Von den zahllosen Ausgegrenzten, die von der sozialen Gewalt produziert werden, nehmen wir nur wenige als Opfer wahr. Das humanitäre Engagement der Staaten für diese Opfer bezeugt nicht etwa einen hohen Standard von Moral, Transparenz und Fürsorglichkeit, es ist vielmehr eine Art Generalabgabe für moralische Normalität, die dem Spender eine – wiederum moralisch definierte – Menschlichkeit bescheinigt. Mit anderen Worten: Das Universum der humanitären Hilfe ist ein postpolitischer Raum, in dem uns von NGOs alle möglichen Pillen für gutes Gewissen angeboten werden. Die NGOs sind internationale Unternehmen der Moralität, denen ihre Produkte neuerdings über den Kopf wachsen. Das 20. Jahrhundert war das Jahrhundert der sozialen Frage. Das 21. Jahrhundert wird mit zahllosen Opfern fertig werden müssen – von Naturkatastrophen wie der Marktökonomie, die im globalen Maßstab noch viel mehr Menschen marginalisieren wird.3
Humanitäre Helfer, Fachleute, Freiwillige und Funktionäre versuchen das Leck zu stopfen. Was sie tun, ist nützlich und großherzig, aber keine Lösung. Die humanitären Organisationen haben dazu beigetragen, die Entwicklung zu verdunkeln, indem sie vom „Kampf gegen die Armut“ reden, was nach Katastrophenmedizin klingt und die Armut als eine Art Krankheit erscheinen lässt.
Mit dieser Ideologie, die ungerechte Verhältnisse durch den Begriff der „Not“ maskiert, will man uns Minimalnormen für ein Leben andienen, das nur noch ein Überleben ist. Oder ist es etwa moralisch und human, wenn nur Moribunde die Bedingung für den Anspruch auf Hilfe erfüllen? Eine solche Ideologie steht – im Gegensatz zu den Intentionen der Aufklärung – für die Vorstellung von einer Welt, die zweigeteilt ist zwischen einer Welt der leistungsstarken, handlungsfähigen Menschen und einer Welt der Kranken und der Flüchtlinge. Indem derartige Katastrophenstrategien zur Errichtung eines solchen globalen Apartheidsystems beitragen, erschöpfen sie sich darin, die Vormundschaft der Helfer auf allen Ebenen zu etablieren.

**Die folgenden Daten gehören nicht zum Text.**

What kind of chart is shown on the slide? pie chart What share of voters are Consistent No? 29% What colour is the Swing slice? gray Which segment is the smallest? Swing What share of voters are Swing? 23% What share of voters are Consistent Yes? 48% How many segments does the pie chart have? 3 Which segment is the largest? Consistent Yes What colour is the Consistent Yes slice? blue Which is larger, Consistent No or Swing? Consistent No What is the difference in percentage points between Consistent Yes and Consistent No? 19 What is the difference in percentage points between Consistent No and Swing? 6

Im Norden dagegen soll die Inszenierung von Katastrophen die Bürger dazu bringen, die sozialen Bewegungen von gestern zu vergessen. An deren Stelle tritt eine Welt des Mitleids und der flüchtigen Betroffenheiten, auf ein bloßes Gefühl also, das jedes Bewusstsein von Ungerechtigkeit erstickt.

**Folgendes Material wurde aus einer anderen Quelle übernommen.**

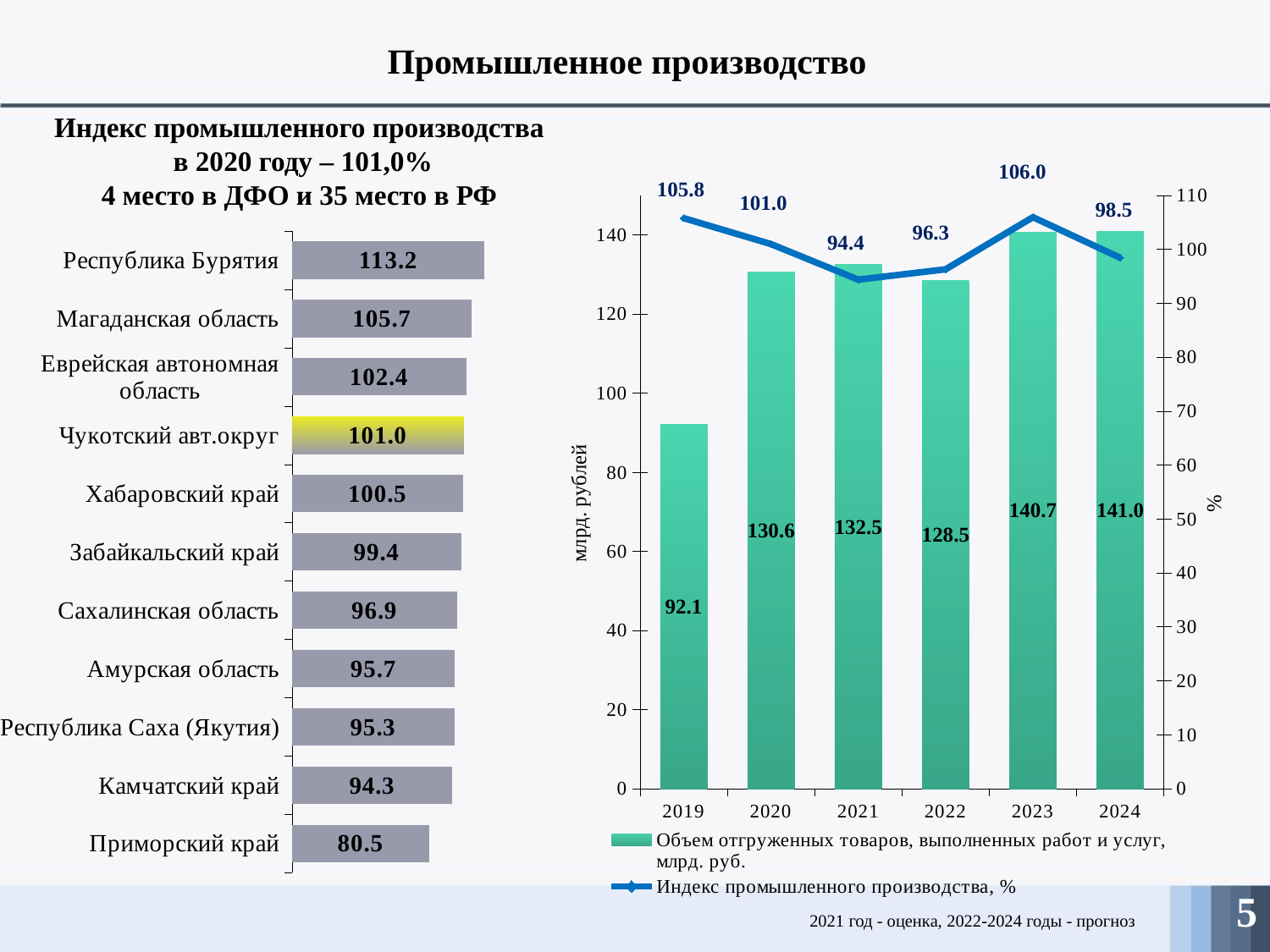
In the left bar chart, which is larger: the value for Сахалинская область or Амурская область? Сахалинская область In the left bar chart, what is the difference between the values for Магаданская область and Камчатский край? 11.4 In the left bar chart, what is the value for Республика Бурятия? 113.2 In the right chart, how many years are shown on the x axis? 6 In the left bar chart, which region has the lowest value? Приморский край In the right chart, what is the value of the bar for 2019? 92.1 In the right chart, how many series does the legend list? 2 In the right chart, what is the difference between the bar values for 2023 and 2022? 12.2 In the left bar chart, how many regions are listed? 11 In the right chart, which year has the highest bar value? 2024 In the right chart, what is the value of the line (Индекс промышленного производства, %) for 2023? 106.0 What type of chart is the left chart? Bar chart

Besiegte revoltieren, Opfer rühren nur zu Tränen. Besonders viele Tränen vergießen Menschen, die in den Opfern jemanden erkennen, denen es schlechter geht als ihnen selbst. Humanitäre Gefühle produzieren im besten Fall Empörung. Sie verhindern die Rebellion.

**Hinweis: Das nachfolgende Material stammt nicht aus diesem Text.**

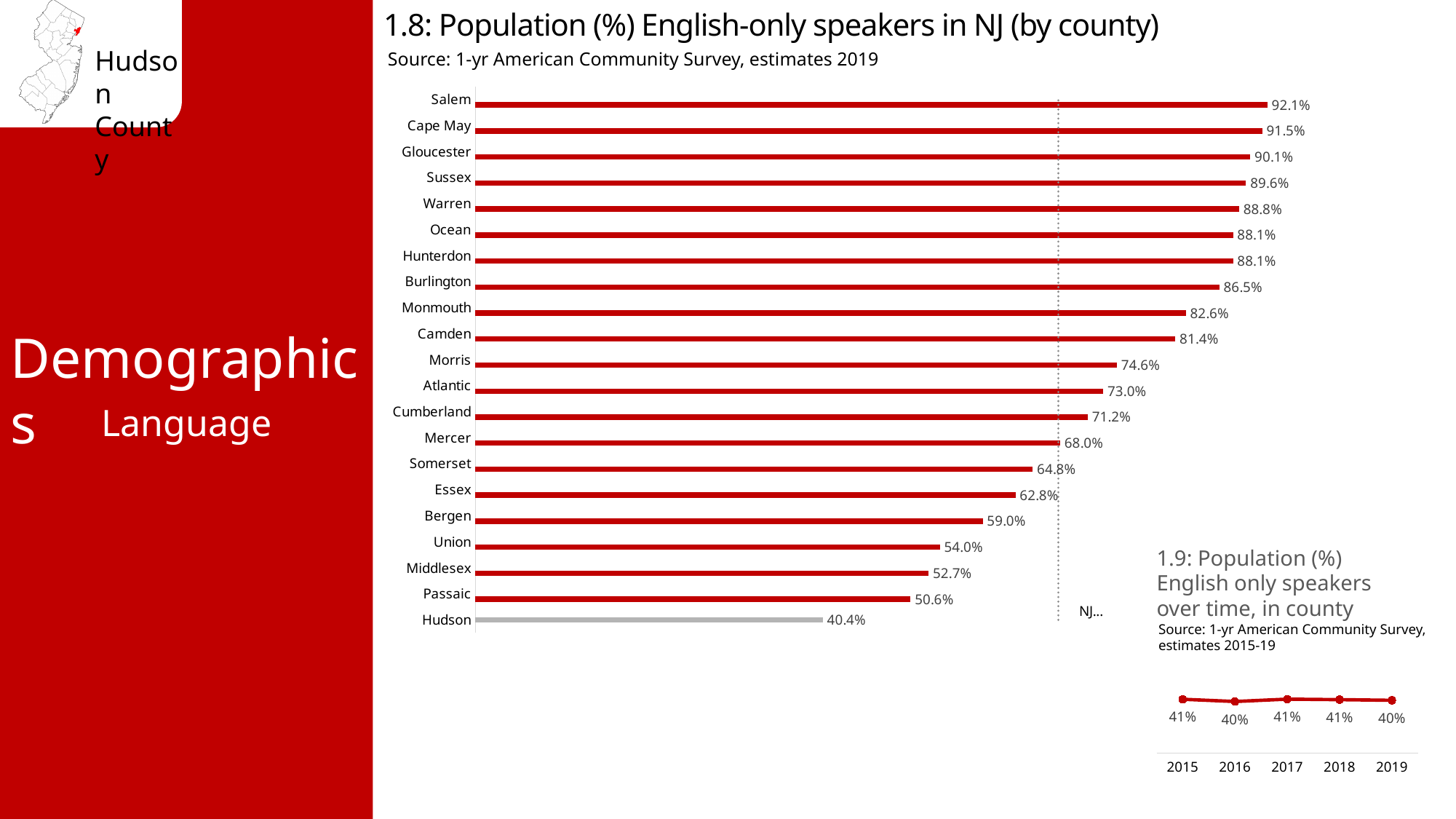
In chart 1.8 (English-only speakers by county), what is the difference between Salem and Hudson? 51.7% In chart 1.9 (English only speakers over time), how many years are plotted? 5 In chart 1.9 (English only speakers over time), what is the value for 2016? 40% In chart 1.8 (English-only speakers by county), what is the value for Bergen? 59.0% In chart 1.8 (English-only speakers by county), which county has the highest value? Salem In chart 1.8 (English-only speakers by county), how many counties are shown? 21 What kind of chart is chart 1.9 (English only speakers over time)? Line chart In chart 1.8 (English-only speakers by county), what is the value for Hudson? 40.4% In chart 1.9 (English only speakers over time), what is the value for 2019? 40% In chart 1.8 (English-only speakers by county), which is larger, the value for Morris or the value for Mercer? Morris What kind of chart is chart 1.8 (English-only speakers by county)? Bar chart In chart 1.8 (English-only speakers by county), which county has the lowest value? Hudson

Aus dem Französischen von Uta Rüenauver
Bernard Hours ist Anthropologe und Forschungsdirektor am Institut de recherche pour le développement (IRD). Autor von „L’Idéologie humanitaire ou le spectacle de l’altérité perdue“ Paris (L’Harmattan) 1998 und mit Niagale Bagayoko Penone „Etats, ONG et production des normes sécuritaires dans les pays du Sud“, Paris (L’Harmattan) 2005.